EGD shows the classic appearance of an esophageal GCT as a yellow-gray, intramural lesion lined with normal-appearing mucosa, with a yellow-gray consistency, covered with normal-appearing mucosa [5-8]. EUS is used in both the diagnosis and management of esophageal GCTs plays an important role. EUS is invaluable in determining tumor size, location, depth of invasion, and origin of the lesion, and in excluding malignancy and/or lymph node involvement [3,5,6]. The typical finding in EUS is hypoechoic, homogeneous, and smooth-edged. tumor within the mucosa or submucosa [5]. Approximately 95% of esophageal GCTs occur within the mucosa, with the remaining 5% in the submucosa. Both endoscopy and EUS together can easily distinguish GCTs from malignant lesions, esophageal cysts, inflammatory polyps, and lipomas [7-10].  However, GCTs are more echogenic and show posterior shadowing. However, it can be difficult to reliably distinguish lesions in the mucosa and muscularis propria with EUS and endoscopy alone, and a definitive diagnosis is essential on tissue histopathological examination and IHC.

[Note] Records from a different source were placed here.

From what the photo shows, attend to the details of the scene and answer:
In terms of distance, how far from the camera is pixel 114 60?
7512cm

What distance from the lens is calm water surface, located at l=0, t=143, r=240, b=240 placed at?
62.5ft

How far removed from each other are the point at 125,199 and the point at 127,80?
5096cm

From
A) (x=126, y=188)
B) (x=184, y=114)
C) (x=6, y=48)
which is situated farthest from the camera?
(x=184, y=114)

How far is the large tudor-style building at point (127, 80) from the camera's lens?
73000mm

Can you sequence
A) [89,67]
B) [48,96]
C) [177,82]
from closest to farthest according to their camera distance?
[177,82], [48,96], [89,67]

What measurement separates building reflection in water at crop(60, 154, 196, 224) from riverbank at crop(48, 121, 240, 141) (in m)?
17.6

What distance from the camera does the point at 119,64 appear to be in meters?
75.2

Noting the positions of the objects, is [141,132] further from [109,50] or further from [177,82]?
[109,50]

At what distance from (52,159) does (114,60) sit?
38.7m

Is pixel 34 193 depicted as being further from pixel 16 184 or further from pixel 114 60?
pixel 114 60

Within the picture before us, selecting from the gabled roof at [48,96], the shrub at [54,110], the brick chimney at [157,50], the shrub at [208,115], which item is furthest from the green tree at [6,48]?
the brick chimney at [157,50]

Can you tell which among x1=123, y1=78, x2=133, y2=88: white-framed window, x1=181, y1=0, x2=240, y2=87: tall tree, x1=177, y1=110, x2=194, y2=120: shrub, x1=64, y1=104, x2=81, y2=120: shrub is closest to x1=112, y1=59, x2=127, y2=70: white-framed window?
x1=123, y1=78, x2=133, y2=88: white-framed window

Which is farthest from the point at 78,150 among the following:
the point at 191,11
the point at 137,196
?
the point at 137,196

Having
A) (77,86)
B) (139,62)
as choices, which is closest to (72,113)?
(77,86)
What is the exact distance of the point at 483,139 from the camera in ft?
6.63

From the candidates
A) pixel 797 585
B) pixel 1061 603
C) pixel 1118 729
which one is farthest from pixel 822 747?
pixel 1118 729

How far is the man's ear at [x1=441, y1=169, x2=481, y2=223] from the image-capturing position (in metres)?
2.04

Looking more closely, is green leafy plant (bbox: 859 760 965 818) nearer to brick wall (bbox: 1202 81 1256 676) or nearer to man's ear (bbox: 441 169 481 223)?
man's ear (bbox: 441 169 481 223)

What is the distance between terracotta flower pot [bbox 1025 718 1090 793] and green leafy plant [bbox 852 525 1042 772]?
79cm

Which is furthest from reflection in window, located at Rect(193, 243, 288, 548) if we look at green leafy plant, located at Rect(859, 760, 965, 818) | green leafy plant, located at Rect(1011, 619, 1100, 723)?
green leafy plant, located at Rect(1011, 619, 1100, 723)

Small, asymptomatic esophageal GCTs (<10 mm in diameter) should be treated conservatively. Therefore, small, asymptomatic esophageal GCTs require annual surveillance with endoscopy and EUS to monitor for growth, recurrence, or malignant transformation. Some authors recommend histological evaluation every 1-2 years, especially in patients with atypical or related feature.

Endoscopic or surgical removal are recommended for lesions greater than 10 mm, symptomatic or exhibiting rapid growth, suspected malignancy, or infiltration [9-13]. EMR (endoscopic mucosal resection)  and ESD (endoscopic submucosal resection) are well tolerated in patients with lesions ≤20 mm in diameter and no attachment to the muscularis propria. STER (submucosal tunneling endoscopic resection) is the newer technique of choice for lesions 20-30 mm in diameter or lesions located in the submucosa but not within the muscularis propria [14].  Recommend the use of STER as it allows an accurate resection, it is safe and less invasive than traditional techniques such as surgical resection, but is cost-effective. The risks of complications such as , mediastinitis, abscess or stricture formation should be addressed.

In conclusion, esophageal GCTs are rare, usually benign tumors of nervous system origin. They can cause dyspeptic complaints and are detected during endoscopy. Observation of characteristic histopathological features is important for diagnosis. Since they have the potential for malignancy, it is recommended to determine tumor location and spread with EUS, and to perform endoscopic resection by providing sound surgical margins.